┌────────

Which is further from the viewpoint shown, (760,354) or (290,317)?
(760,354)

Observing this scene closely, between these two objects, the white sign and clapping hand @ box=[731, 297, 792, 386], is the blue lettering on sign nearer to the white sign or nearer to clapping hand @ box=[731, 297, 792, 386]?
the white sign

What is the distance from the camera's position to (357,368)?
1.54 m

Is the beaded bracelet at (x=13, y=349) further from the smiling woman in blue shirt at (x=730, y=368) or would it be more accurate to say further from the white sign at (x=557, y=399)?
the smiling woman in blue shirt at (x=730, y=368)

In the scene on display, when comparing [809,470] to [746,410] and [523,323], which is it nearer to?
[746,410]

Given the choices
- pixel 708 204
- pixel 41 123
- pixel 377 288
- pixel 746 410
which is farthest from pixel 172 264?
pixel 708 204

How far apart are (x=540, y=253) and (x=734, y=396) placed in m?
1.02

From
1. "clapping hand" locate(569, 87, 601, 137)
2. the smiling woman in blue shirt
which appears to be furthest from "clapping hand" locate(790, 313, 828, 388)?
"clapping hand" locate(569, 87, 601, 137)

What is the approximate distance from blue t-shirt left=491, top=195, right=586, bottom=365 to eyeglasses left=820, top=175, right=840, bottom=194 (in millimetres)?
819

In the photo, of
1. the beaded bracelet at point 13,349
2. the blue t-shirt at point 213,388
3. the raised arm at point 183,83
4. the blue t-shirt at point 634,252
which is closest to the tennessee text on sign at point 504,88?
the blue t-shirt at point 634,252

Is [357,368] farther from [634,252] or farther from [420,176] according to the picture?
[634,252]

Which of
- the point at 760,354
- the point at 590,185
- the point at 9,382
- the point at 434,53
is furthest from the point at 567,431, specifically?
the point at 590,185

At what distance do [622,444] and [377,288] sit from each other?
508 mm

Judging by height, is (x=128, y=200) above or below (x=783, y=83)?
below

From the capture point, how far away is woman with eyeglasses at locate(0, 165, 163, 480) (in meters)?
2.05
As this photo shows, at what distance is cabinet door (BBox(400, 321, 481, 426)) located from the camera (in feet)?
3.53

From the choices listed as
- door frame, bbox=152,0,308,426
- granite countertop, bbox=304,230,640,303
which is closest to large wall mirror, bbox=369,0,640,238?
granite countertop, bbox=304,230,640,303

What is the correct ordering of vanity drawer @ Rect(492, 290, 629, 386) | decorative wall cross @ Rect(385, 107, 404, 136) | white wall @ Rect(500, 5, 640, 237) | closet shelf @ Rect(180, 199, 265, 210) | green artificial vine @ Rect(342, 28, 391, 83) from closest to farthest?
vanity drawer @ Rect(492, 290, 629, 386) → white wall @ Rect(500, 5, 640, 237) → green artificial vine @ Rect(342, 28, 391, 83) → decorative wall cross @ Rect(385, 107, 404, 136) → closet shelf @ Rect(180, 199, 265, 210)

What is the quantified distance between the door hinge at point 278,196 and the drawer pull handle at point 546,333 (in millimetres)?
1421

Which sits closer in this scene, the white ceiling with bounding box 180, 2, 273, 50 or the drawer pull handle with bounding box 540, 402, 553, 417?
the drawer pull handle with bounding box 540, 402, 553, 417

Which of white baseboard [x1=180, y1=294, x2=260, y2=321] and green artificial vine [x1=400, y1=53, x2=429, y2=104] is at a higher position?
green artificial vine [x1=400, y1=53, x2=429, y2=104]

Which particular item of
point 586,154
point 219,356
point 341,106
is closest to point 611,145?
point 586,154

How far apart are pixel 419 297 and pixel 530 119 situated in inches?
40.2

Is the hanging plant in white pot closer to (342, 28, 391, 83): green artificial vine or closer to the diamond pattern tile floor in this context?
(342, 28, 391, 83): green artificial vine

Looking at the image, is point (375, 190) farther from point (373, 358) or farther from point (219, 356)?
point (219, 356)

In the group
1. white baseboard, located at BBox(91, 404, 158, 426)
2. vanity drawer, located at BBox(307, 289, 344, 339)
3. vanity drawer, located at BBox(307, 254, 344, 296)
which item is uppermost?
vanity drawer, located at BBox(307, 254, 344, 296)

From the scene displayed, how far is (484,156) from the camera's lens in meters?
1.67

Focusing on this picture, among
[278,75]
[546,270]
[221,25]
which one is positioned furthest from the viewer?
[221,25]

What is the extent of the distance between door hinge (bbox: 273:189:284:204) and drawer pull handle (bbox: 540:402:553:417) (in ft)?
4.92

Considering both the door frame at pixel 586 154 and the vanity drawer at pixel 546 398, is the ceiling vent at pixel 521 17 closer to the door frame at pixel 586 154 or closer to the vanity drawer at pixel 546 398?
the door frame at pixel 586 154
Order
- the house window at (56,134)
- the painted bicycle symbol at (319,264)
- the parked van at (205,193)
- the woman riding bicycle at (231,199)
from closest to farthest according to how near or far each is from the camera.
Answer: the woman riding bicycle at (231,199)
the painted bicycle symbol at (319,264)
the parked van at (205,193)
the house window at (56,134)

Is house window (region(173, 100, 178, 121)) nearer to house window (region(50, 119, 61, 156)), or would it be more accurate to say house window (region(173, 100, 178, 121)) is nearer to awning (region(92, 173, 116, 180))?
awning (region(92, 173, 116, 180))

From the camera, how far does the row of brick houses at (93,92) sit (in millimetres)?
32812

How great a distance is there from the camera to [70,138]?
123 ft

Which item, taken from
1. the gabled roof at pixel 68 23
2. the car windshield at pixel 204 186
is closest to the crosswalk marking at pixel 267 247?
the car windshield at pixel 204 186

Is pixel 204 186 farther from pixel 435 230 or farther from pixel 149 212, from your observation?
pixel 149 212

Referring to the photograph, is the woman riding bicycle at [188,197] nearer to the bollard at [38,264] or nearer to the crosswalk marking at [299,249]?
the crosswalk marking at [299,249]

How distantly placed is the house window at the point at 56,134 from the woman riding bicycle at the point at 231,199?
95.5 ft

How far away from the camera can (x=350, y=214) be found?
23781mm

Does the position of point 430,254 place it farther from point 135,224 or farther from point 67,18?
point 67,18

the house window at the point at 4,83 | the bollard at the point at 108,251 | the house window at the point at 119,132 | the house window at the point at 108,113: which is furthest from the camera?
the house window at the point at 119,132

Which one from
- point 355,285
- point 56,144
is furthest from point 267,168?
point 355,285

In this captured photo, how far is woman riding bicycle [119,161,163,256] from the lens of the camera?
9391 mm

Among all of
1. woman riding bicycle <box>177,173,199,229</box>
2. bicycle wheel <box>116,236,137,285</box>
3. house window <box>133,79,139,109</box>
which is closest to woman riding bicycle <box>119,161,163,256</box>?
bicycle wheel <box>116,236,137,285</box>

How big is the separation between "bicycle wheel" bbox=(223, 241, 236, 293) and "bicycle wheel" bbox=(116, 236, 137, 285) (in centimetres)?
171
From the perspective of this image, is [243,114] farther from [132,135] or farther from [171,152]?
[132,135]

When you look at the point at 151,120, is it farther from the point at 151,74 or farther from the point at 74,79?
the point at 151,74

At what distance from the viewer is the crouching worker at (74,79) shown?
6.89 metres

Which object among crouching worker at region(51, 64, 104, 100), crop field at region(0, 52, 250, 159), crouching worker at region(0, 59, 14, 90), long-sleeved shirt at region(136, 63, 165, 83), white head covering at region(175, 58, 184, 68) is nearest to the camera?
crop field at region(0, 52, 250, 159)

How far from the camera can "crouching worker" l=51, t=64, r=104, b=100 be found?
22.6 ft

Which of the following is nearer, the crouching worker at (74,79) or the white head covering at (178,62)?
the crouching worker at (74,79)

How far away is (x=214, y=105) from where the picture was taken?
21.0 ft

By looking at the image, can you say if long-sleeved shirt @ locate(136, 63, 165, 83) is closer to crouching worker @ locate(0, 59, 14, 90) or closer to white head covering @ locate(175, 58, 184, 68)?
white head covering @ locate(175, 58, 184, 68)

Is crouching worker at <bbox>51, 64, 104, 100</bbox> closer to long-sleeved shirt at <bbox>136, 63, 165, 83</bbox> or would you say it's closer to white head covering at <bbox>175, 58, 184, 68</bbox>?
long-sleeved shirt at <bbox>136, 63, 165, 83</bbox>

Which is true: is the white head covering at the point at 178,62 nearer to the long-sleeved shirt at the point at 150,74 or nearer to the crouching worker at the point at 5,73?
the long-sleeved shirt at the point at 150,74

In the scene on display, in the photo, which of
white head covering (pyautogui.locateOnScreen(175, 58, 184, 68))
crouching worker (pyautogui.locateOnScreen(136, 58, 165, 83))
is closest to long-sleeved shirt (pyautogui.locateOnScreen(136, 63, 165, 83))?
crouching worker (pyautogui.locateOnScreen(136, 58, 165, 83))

└────────

PROBLEM: Give back the lines above exactly, from the one with "Which is true: is" through the last line.

OUTPUT:
Which is true: is the white head covering at the point at 178,62 nearer to the long-sleeved shirt at the point at 150,74 or nearer to the crouching worker at the point at 5,73?
the long-sleeved shirt at the point at 150,74

In the scene on display, in the photo, which of
white head covering (pyautogui.locateOnScreen(175, 58, 184, 68))
crouching worker (pyautogui.locateOnScreen(136, 58, 165, 83))
is closest to long-sleeved shirt (pyautogui.locateOnScreen(136, 63, 165, 83))?
crouching worker (pyautogui.locateOnScreen(136, 58, 165, 83))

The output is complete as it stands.